A waiver of the two-year post-employment prohibition pursuant to the undue hardship standard is GRANTED.
BY AND FOR THE NEW CASTLE COUNTY ETHICS COMMISSION ON THIS 13th DAY OF JUNE, 2007.
John McMahon, Chairperson
1 29 Del. C. sec. 5805 (d) Post-employment restrictions.
No person who has served as a state employee, state officer or honorary state official shall represent or otherwise assist any private enterprise on any matter involving the State, for a period of 2 years after termination of employment or appointed status with the State, if the person gave an opinion, conducted an investigation or otherwise was directly and materially responsible for such matter in the course of official duties as a state employee, officer or official. Nor shall any former state employee, state officer or honorary state official disclose confidential information gained by reason of public position nor shall the person otherwise use such information for personal gain or benefit.
29 Del. C. sec. 5708(a) Waivers of restrictions and advisory opinions. (in pertinent part)
(a) Not withstanding the provisions of sec. 5805 and 5806 of this title, upon the written request of any state agency or of any individual who is or was a state employee, state officer or honorary state official, the Commission may grant a waiver to the specific prohibitions contained therein if the Commission determines that the literal application of such prohibition in a particular case is not necessary to achieve the public purposes of this chapter or would result in an undue hardship on any employee, officer, official or state agency. Any such waiver may be granted only by written decision of the Commission. Any person who acts in good faith reliance upon any such waiver decision shall not be subject to discipline or other sanction hereunder with respect to the matters covered by the waiver decision provided there was a full disclosure to the Commission of all material facts necessary for the waiver decision.

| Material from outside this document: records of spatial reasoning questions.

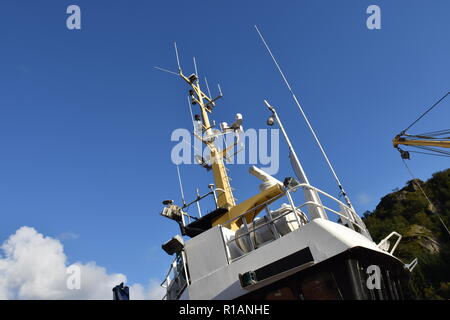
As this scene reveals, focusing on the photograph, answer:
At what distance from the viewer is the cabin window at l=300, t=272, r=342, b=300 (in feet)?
22.2

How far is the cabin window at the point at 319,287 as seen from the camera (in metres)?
6.76

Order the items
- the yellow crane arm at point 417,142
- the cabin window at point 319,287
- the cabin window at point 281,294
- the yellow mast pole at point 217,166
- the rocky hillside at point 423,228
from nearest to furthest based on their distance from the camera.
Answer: the cabin window at point 319,287 < the cabin window at point 281,294 < the yellow mast pole at point 217,166 < the yellow crane arm at point 417,142 < the rocky hillside at point 423,228

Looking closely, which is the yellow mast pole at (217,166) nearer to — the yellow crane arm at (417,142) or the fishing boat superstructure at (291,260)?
the fishing boat superstructure at (291,260)

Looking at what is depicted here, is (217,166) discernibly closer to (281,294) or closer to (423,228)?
(281,294)

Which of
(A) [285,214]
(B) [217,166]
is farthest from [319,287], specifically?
(B) [217,166]

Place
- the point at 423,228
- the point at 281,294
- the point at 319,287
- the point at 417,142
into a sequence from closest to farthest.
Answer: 1. the point at 319,287
2. the point at 281,294
3. the point at 417,142
4. the point at 423,228

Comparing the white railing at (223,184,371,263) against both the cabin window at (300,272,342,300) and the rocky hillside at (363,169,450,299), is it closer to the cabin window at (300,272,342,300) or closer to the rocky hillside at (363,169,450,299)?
the cabin window at (300,272,342,300)

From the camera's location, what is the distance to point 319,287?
22.7 feet

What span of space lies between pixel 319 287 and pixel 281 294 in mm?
886

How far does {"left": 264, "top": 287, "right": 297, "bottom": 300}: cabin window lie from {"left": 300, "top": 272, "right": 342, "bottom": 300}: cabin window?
0.94 ft

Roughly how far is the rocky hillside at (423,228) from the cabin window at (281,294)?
1975cm

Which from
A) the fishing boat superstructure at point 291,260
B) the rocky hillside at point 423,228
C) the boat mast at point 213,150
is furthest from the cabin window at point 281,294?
the rocky hillside at point 423,228

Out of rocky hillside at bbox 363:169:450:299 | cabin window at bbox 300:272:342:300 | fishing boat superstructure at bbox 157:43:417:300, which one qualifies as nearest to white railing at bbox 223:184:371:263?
fishing boat superstructure at bbox 157:43:417:300
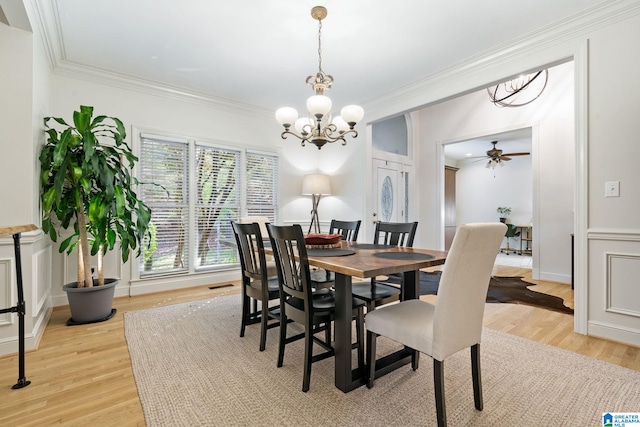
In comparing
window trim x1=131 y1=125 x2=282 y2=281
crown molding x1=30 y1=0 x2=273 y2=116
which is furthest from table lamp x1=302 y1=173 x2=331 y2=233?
crown molding x1=30 y1=0 x2=273 y2=116

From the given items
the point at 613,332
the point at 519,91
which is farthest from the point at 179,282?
the point at 519,91

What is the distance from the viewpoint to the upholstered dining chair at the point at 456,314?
134 centimetres

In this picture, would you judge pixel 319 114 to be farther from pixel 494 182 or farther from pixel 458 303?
pixel 494 182

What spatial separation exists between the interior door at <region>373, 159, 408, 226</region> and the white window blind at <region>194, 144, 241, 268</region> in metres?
2.26

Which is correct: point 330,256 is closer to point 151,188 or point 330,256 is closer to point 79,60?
point 151,188

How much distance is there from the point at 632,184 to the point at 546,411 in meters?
1.91

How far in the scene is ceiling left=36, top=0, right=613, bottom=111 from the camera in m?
2.43

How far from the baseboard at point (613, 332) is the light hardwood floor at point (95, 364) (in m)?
0.07

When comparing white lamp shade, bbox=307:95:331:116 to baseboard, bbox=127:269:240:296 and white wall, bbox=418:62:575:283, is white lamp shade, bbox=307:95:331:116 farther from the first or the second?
white wall, bbox=418:62:575:283

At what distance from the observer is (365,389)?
1.75 m

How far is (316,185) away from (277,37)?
230 centimetres

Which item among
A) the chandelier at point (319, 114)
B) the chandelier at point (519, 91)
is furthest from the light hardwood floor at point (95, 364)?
the chandelier at point (519, 91)

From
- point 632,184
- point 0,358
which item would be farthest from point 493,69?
point 0,358

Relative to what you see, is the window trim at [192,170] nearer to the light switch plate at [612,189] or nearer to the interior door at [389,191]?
the interior door at [389,191]
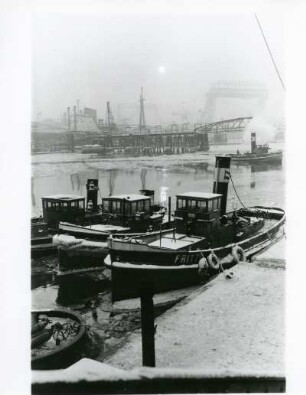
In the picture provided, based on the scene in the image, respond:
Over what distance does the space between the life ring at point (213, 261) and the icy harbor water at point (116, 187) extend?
85 centimetres

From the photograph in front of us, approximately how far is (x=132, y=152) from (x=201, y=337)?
106 feet

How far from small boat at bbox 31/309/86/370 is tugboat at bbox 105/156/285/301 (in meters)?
1.68

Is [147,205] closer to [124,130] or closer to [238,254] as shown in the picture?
[238,254]

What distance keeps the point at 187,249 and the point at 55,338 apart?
342 centimetres

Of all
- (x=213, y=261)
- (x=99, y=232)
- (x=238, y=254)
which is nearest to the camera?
(x=213, y=261)

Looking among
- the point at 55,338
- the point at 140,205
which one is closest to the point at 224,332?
the point at 55,338

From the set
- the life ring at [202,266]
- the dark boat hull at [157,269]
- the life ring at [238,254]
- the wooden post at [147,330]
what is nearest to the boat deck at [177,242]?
the dark boat hull at [157,269]

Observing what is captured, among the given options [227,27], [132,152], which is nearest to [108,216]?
[227,27]

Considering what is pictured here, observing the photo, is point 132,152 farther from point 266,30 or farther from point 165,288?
point 266,30

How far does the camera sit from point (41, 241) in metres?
11.9

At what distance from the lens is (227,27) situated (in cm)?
514

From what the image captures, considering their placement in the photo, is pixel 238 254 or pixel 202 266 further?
pixel 238 254

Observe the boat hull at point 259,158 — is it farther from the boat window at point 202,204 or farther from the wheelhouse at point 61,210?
the boat window at point 202,204

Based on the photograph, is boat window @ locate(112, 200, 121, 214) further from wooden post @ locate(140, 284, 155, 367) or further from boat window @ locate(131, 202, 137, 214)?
wooden post @ locate(140, 284, 155, 367)
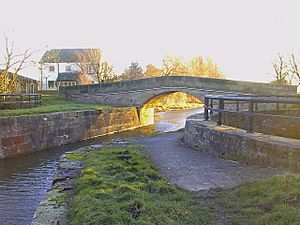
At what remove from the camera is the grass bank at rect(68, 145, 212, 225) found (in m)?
3.62

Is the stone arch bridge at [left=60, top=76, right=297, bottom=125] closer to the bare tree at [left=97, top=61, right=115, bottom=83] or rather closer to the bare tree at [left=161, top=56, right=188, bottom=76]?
the bare tree at [left=97, top=61, right=115, bottom=83]

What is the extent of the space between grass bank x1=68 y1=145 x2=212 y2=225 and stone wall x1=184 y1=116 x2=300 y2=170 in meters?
1.72

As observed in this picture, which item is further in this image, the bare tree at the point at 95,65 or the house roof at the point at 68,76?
the house roof at the point at 68,76

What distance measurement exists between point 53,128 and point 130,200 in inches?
497

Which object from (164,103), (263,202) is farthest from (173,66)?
(263,202)

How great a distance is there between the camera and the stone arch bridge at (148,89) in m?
23.5

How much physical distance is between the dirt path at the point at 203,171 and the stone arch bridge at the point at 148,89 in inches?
643

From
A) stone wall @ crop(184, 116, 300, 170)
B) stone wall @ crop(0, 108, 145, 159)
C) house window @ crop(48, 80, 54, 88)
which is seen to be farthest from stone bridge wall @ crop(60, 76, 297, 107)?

(b) Any application for a waiver, any proceedings and any decision with respect thereto shall be maintained confidential by the Commission provided that: (1) Public disclosure shall be made by the Commission upon the written request of the applicant; (2) The Commission may make such public disclosure as it determines is required in connection with the prosecution of any violation of this subchapter; (3) The Commission shall report to appropriate federal and state authorities substantial evidence of any criminal violation which may come to its attention; and (4) In the event that a waiver is granted, the waiver decision and the record of all proceedings relating thereto shall be open to public inspection.